Pressione arteriosa durante l’ictus: quando intervenire?

Non è ancora chiaro se e quando sia meglio abbassare la pressione alta nelle prime ore dopo un ictus. Alcuni valori molto elevati (>220/120 mmHg) richiedono attenzione, ma in generale la decisione deve essere presa con cautela.

Il motivo è che la pressione alta potrebbe aiutare a mantenere il flusso di sangue nelle aree del cervello ancora non danneggiate, ma allo stesso tempo può aumentare il rischio di complicazioni.

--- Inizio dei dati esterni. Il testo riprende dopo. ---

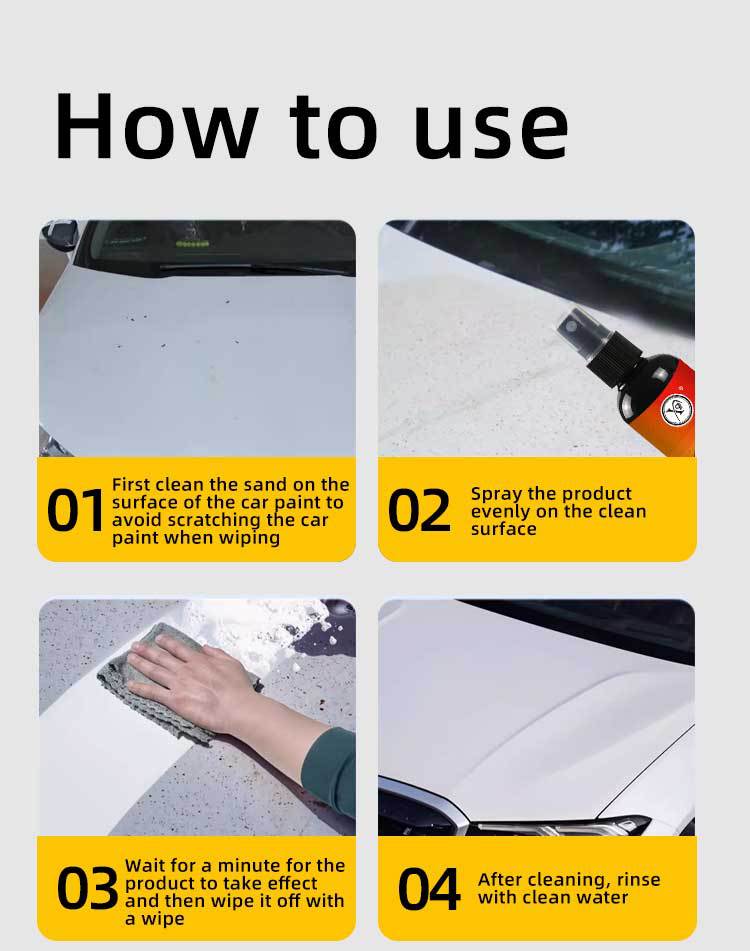 How to use

01 First clean the sand on the surface of the car paint to avoid scratching the car paint when wiping

02 Spray the product evenly on the clean surface

03 Wait for a minute for the product to take effect and then wipe it off with a wipe

04 After cleaning, rinse with clean water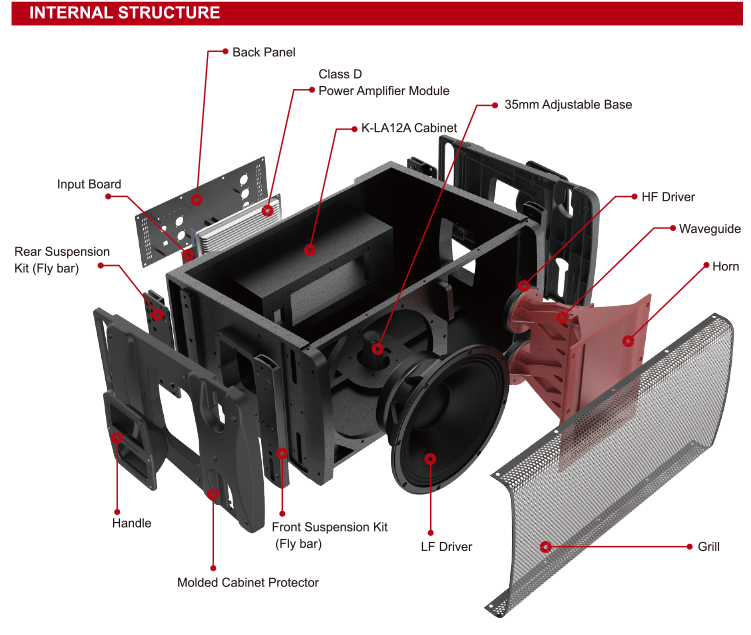 INTERNAL STRUCTURE

Back Panel

Class D
Power Amplifier Module

35mm Adjustable Base

K-LA12A Cabinet

Input Board

HF Driver

Waveguide

Rear Suspension Kit (Fly bar)

Horn

Handle

Front Suspension Kit (Fly bar)

LF Driver

Grill

Molded Cabinet Protector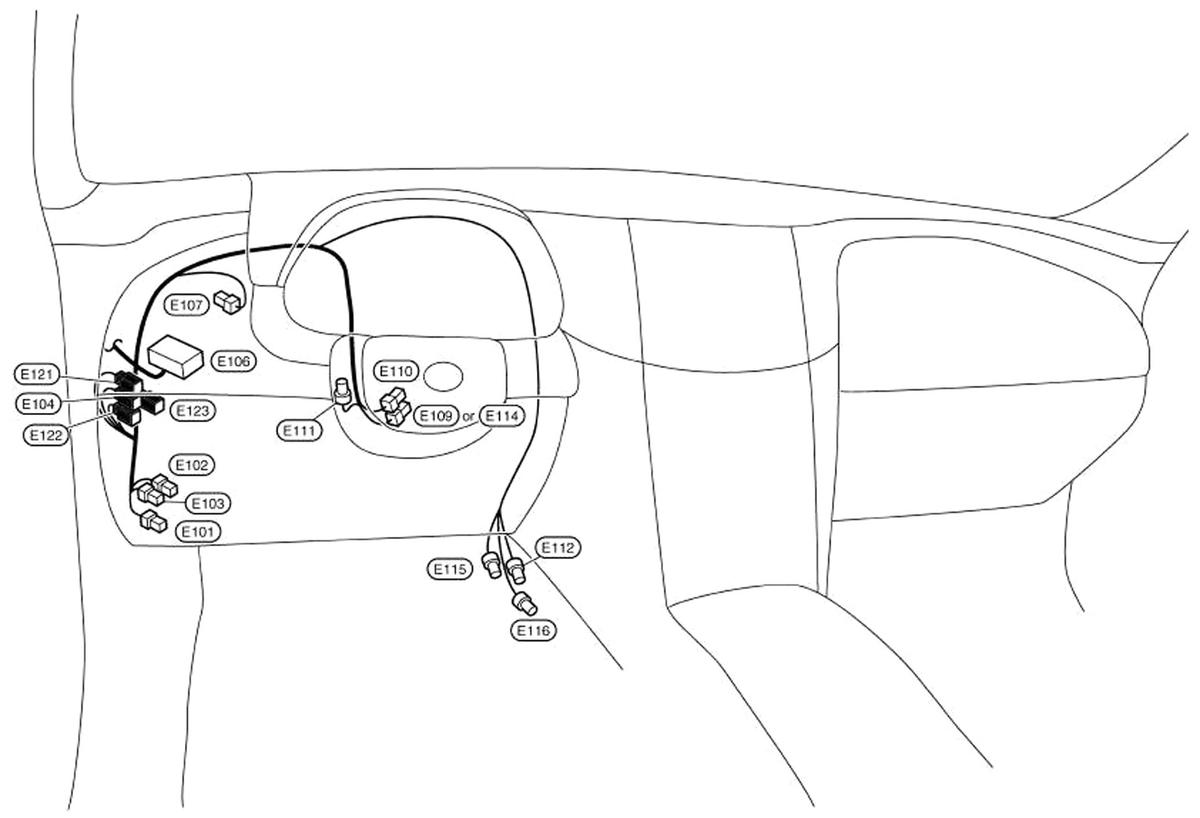 E107
E106
E121
E104
E123
E122
E110
E111
E109 or E114
E102
E103
E101
E112
E115
E116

Importanza del ricovero rapido e trattamento precoce

È fondamentale portare il paziente in ospedale il prima possibile dopo i primi sintomi di ictus. Solo così è possibile:

  • Fare una diagnosi precisa.
  • Iniziare terapie specifiche che possono salvare il tessuto cerebrale ancora vitale, come i trattamenti trombolitici.
  • Ridurre la mortalità e la disabilità a lungo termine.

In conclusione

L’ipertensione è un fattore chiave nel rischio di ictus e nel suo decorso. Controllare la pressione arteriosa è fondamentale per prevenire l’ictus e limitarne le conseguenze. In caso di ictus, un ricovero tempestivo in una Stroke Unit specializzata permette di offrire le migliori cure possibili, monitorare attentamente la pressione e intervenire per ridurre complicazioni e disabilità.